In previous interpretation letters addressing rear motorcycle lamp configurations, we have applied the distance requirements in the SAE standards to conclude that lamp systems consisting of lamps on either side of the rear vertical centerline can be considered single lamps for the purposes of meeting the stop lamp photometric requirements (See enclosed November 20, 1998 letter to Tadashi Suzuki).
In addition to the requirements contained in the SAE standards, FMVSS No. 108 states that [i]f a multiple compartment lamp or multiple lamps are used to meet the photometric requirements for stop lamps . . . the effective projected luminous lens area of each compartment or lamp shall be at least 22 square centimeters, provided the combined area is at least 50 square centimeters. However, each motorcycle rear turn signal lamp is only required to have an EPLLA of 22.58 cm2 (3.5 in2).
In your letter, the Configuration No. 1 lamp system consists of two lamps located 300 mm (11.8 in) apart, each of which has an EPLLA of 25.5 cm2, for a combined EPLLA of 51 cm2. Accordingly, we believe that this system would meet the EPLLA requirements for a single stop lamp and two motorcycle rear turn signal lamps. In response to your specific question, FMVSS No. 108 explicitly contemplates the optical combination of stop lamps and turn signal lamps. Therefore, we would not consider the stop lamp system to be noncompliant because only one of the lamps would function as a stop signal when a turn signal is flashing. Likewise, we believe
that the Configuration No. 2 lamp system, which consists of two lamps with individual EPLLAs of 50.3 cm2, would meet the EPLLA requirements for two stop lamps and two motorcycle rear turn signal lamps.

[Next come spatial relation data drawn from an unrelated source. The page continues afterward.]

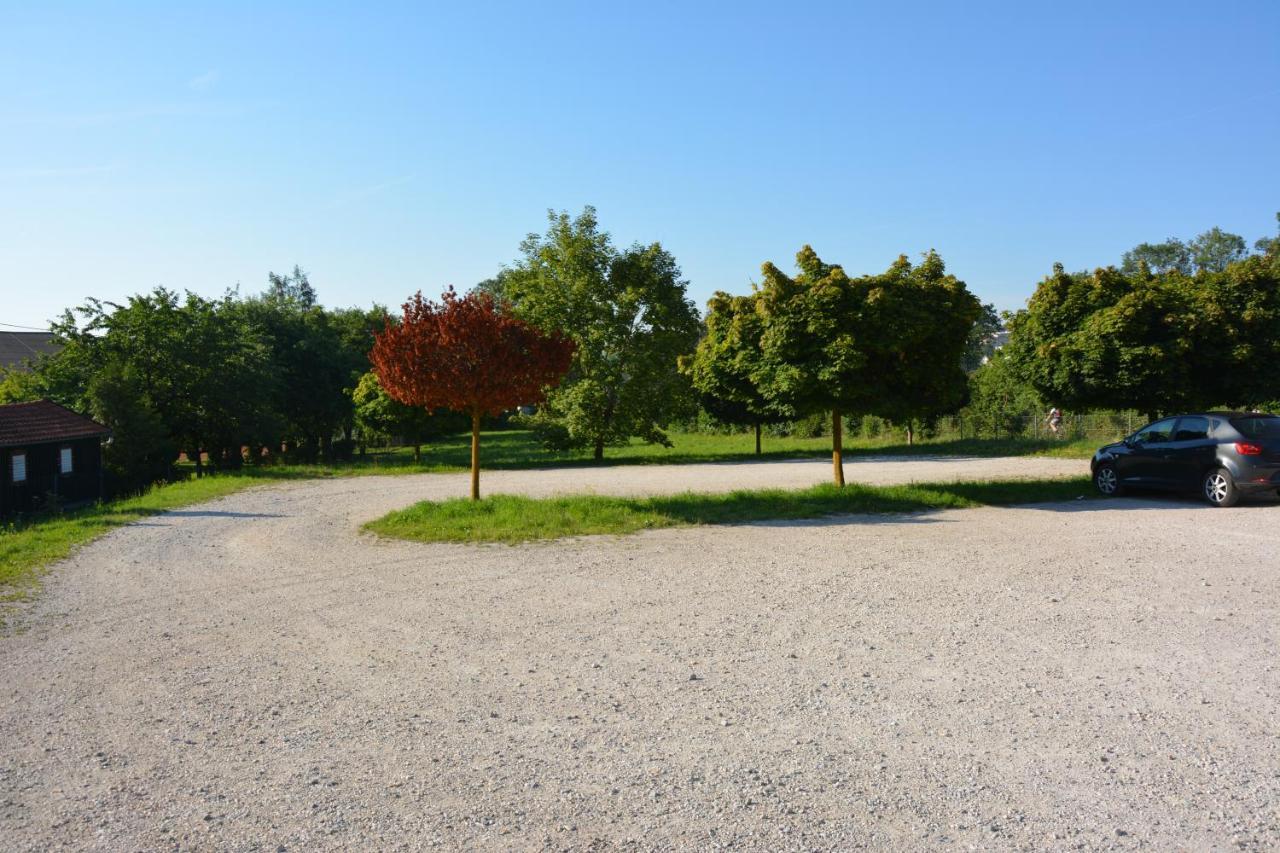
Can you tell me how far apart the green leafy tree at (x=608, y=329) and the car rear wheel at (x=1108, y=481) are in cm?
1742

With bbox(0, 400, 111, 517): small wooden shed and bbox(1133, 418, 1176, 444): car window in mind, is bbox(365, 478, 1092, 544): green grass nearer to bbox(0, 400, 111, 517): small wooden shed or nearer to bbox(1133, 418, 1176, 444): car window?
bbox(1133, 418, 1176, 444): car window

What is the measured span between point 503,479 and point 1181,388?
56.2ft

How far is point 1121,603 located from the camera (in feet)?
27.0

However, the Configuration No. 1 lamp system raises another issue that we would like to address regarding the optical combination of the stop lamp and turn signals. The SAE standards state that when a stop lamp is optically combined with a turn signal lamp, the circuit shall be such that the stop signal cannot be turned on if the turn signal is flashing. FMVSS No. 108 adopts the definition of optically combine found in SAE J387, revised November 1987. Under the SAE definition, optical combination results when 1) a lamp has two or more separate light sources, or a single light source that operates in different ways (e.g., a two-filament bulb), and 2) the lamps optically functional lens area is wholly or partially common to two or more lamp functions.
In the Configuration No. 1 lamp system, both lamps together constitute the required single stop lamp, and each individual lamp also acts as a turn signal. Under the definition stated above, the single stop lamp (consisting of both lamps) could be considered to be optically combined with both turn signals. Such an interpretation would mean that Functional Mode No. 4, where one lamp flashes as a turn signal while the other lamp remains continuously illuminated as a stop signal, would not be permissible. Neither of the lamps could be illuminated as a stop signal if one of the turn signals is flashing. In other words, the vehicle would display no signal indicating that the brakes were being applied in such a situation.
In light of these consequences, we do not believe that such an interpretation of the term optically combine is appropriate for the unique situation presented by the lamp system you describe. Instead, we conclude that Functional Mode No. 4 is permissible under FMVSS No. 108. In that mode, the lamp that is flashing as a turn signal ceases operating as a stop signal. Nevertheless, the lamp system would continue to signal when the brakes are applied because the other lamp continues to operate as a stop signal. We caution that this interpretation is limited to the unique motorcycle rear lamp system described in your letter.